__Exercises__.
a. In the piece on the USA Rugby Sevens college championships, list each problem it gives as a reason many colleges turned down the 2011 tournament.
b. Carry the piece on the USA Rugby Sevens college championships forward from its last sentence.

__Excerpted passage__.
The USA Rugby Sevens Collegiate National Championships is an annual competition among the top college rugby teams in the country to decide a national champion in rugby sevens. USA Rugby organized the championship to capitalize on the surge in popularity of rugby sevens following the 2009 announcement of the addition of rugby to the Summer Olympics. USA Rugby recognized that rugby sevens is growing in popularity, participation and interest. At the time of the foundation of the tournament, rugby was one of the fastest growing sports across college campuses. This tournament is a major contributor to the selection process for USA Rugby Olympic athletes.

History
USA Rugby announced in September 2011 the creation of a new sevens tournament. The launch by USA Rugby had a few hiccups.  USA Rugby did not officially announce the December 16–17, 2011 tournament and its dates until September 2011, and at that time USA Rugby had still not determined the location. Those mid-December dates were in the middle of exams for some schools. College Station, Texas, was ultimately announced as the venue in November. College Station lacks direct flight to many major cities, and this problem was compounded by the decision to hold the tournament over a Friday and Saturday, requiring students to miss both a Thursday and Friday. For these reasons, many colleges that qualified or were invited to the tournament—such as Penn State, UCLA, Utah, BYU, Boston College, Navy, LSU, Iowa, Dartmouth, Delaware, Cal, and Bowling Green—declined to participate.

The inaugural 2011 tournament was contested by 24 teams that qualified based on performance in qualifying tournaments throughout the fall of 2011.  The 2011 tournament was won by Life University, defeating Central Washington 22–17 in overtime. Tim Stanfill of Central Washington was the tournament MVP, and Derek Patrick of Miami was the tournament's leading try scorer.

The 2012 tournament was more organized, with only one team - UCLA - declining to participate in the tournament. The 2012 tournament also saw increased airtime, with the entire tournament available live via webstream and some of the knockout rounds broadcast on ESPN3.

__Provided data__.

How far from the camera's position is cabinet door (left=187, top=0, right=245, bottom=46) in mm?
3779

__The responses__.
a.
- USA Rugby didn't announce the tournament or its dates until September 2011, and still hadn't picked a location then.
- The mid-December dates fell in the middle of exams for some schools.
- College Station, Texas, lacks direct flights to many major cities.
- Holding it on a Friday and Saturday meant students had to miss both a Thursday and a Friday.

b.
For the 2013 tournament, three teams—Cal, BYU, and UCLA—won bids but declined to participate.

The 2015 tournament was held in May — unlike previous tournaments which had been held in December. The tournament took place in Denver over the weekend of May 23–24, less than one week before the 2015 Collegiate Rugby Championship in Philadelphia. Once again, several top teams did not play: BYU, California, Life University, and UCLA.

Results

Championships

Television Ratings

Players

Qualifying tournaments
The following rugby sevens tournaments, played throughout the fall season preceding the national championships, serve as the qualifying events for the national championships. The winner of each qualifying tournament earns an automatic berth in the national championships. The rest of the places in the national championships are awarded to at large bids chosen by a selection panel.

Legend
 — Champions
 — Champions
 — Runners-up
 — Third place
 — Fourth place

Notes:
 Team in italics declined to participate in the championship tournament or were not invited for team-specific issues.
 An asterisk indicates that the tournament was not held or was not an automatic qualifier that year.
 The Cougar Invitational was called the Rocky Mountain 7s in 2012 and the Mountain 7s in 2011.
 The Allied 7s was known as the Oklahoma 7s in 2011 prior to the formation of the Allied Rugby Conference.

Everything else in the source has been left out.